If you remove the ids= part, then the output will look like this:

test_login_page.py::TestPositiveLogin::test_positive_login[test_user_fixture0] PASSED
test_login_page.py::TestPositiveLogin::test_positive_login[test_user_fixture1] PASSED

Notice the part inside the square brackets test_user_fixture0 and test_user_fixture1: they are IDs which pytest generate automatically and they are not helpful.

What I want to place inside these square brackets are IDs which are useful such as the login name.

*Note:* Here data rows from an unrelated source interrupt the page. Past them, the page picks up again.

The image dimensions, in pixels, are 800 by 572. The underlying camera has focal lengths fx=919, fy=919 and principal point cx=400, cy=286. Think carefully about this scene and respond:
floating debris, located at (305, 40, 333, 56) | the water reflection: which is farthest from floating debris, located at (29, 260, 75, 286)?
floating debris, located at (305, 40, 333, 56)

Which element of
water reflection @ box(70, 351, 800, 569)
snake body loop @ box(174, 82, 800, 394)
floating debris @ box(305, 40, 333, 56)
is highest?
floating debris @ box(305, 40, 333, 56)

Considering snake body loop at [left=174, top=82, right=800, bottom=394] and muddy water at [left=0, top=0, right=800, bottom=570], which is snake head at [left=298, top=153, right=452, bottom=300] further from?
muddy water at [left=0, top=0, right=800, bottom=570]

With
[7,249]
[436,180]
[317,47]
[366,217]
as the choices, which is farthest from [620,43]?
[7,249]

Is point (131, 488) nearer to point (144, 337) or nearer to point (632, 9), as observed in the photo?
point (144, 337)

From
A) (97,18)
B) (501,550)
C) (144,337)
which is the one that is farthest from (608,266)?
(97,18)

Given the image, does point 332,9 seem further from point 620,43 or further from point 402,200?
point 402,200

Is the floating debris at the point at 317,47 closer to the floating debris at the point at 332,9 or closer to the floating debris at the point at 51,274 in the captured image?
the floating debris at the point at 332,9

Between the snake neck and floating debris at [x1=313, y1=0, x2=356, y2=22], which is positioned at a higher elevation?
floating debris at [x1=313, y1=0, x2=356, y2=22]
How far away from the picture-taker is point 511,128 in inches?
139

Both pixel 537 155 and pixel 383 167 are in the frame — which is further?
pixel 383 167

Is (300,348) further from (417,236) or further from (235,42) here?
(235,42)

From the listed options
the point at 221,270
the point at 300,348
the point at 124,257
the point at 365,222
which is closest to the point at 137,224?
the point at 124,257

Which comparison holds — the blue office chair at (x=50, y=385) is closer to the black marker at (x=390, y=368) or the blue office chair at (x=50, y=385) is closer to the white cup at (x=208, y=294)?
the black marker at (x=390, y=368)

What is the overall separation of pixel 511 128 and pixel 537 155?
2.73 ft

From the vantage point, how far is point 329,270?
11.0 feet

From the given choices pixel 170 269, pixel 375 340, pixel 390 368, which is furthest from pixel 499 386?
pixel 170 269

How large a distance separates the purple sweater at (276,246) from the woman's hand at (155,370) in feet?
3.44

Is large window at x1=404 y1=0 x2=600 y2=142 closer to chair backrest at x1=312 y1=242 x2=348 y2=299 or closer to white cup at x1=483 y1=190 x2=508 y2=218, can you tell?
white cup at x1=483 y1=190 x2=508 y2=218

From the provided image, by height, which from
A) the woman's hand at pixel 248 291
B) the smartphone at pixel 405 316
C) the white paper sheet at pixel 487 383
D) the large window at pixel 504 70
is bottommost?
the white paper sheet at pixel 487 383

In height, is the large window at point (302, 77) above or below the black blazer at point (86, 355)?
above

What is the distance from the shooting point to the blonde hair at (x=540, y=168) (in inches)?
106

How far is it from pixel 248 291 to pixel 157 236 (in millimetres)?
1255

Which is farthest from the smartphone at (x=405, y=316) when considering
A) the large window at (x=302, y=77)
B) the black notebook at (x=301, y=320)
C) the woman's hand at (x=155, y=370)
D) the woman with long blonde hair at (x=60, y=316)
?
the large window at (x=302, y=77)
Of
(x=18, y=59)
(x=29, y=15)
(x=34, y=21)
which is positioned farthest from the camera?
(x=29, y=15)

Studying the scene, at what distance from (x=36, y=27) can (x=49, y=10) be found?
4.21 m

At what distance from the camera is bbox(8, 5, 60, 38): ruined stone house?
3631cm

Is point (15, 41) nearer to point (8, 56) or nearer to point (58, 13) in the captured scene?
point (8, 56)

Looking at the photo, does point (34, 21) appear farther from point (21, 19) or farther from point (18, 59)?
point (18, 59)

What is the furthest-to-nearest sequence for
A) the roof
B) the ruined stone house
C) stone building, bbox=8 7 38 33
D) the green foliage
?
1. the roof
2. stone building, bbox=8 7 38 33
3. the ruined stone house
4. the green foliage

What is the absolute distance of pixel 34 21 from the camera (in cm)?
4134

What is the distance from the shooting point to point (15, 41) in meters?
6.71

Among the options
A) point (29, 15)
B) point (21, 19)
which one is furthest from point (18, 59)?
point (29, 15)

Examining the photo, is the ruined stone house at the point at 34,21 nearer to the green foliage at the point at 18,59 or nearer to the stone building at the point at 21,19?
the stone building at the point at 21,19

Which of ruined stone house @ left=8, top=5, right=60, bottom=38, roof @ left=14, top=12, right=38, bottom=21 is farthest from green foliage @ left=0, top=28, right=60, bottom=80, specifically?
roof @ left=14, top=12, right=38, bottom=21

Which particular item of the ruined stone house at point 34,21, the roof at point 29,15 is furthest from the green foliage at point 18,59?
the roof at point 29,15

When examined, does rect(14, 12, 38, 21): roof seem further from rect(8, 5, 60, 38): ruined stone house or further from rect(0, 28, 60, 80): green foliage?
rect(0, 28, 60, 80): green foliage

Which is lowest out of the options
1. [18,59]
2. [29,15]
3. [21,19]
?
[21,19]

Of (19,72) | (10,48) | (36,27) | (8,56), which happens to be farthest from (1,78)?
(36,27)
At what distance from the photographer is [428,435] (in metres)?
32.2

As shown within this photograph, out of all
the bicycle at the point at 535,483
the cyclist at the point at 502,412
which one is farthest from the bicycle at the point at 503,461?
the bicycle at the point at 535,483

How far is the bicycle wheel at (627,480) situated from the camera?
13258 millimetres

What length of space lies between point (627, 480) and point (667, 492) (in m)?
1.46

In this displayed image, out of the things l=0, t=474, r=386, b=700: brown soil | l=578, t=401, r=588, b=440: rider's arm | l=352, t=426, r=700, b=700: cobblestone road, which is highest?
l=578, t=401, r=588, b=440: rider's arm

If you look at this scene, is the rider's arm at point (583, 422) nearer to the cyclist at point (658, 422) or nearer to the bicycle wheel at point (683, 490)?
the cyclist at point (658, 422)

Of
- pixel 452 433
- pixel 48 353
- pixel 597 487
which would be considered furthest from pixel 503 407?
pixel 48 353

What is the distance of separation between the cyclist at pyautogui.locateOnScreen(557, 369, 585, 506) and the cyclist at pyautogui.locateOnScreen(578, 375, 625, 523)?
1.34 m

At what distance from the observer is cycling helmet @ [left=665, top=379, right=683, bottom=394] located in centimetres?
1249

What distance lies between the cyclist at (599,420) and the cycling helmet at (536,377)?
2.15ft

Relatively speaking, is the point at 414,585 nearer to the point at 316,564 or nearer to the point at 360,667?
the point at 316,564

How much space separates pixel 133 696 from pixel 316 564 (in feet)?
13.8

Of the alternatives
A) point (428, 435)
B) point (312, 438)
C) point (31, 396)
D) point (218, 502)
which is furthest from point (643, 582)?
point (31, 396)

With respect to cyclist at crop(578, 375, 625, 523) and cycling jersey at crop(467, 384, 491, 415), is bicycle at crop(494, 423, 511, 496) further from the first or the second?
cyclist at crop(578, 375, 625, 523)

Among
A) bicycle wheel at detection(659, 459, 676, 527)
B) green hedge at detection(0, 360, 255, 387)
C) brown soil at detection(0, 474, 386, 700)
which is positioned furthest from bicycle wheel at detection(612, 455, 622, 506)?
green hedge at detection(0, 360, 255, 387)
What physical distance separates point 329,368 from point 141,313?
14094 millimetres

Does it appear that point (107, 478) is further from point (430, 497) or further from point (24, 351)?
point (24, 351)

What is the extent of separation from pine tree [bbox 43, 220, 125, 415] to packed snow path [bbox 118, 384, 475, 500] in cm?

According to pytest doc, the ids= could be a sequence of IDs. That means the following works the same way:

USERS_DATA = list(user_data_generator())
TEST_IDS = [user_data[0] for user_data in USERS_DATA]
@pytest.fixture(
    scope="session",
    autouse=True,
    params=USERS_DATA,
    ids=TEST_IDS,
)
def test_user_fixture(request):
    ...

For example, if USERS_DATA is

[
    ("user1", "password1"),
    ("user2", "password2"),
]

Then, TEST_IDS will be

[
    "user1",
    "user2",
]

And these IDs will be used inside of the square brackets. Note that the ids= can also be a function which take in a single element of the params= parameter and return an ID. In this case we have:

USERS_DATA = list(user_data_generator())
def test_id(user_data):
    # Example of user_data: ("user1", "password1")
    return user_data[0]

@pytest.fixture(
    scope="session",
    autouse=True,
    params=USERS_DATA,
    ids=test_id,
)
def test_user_fixture(request):
    ...

That means pytest will pass each element in USERS_DATA into the function test_id and use the return value as the ID.

Which method should we use? I believe the first method with TEST_IDS are easier to understand. The second method is more powerful and that is what I use in my projects.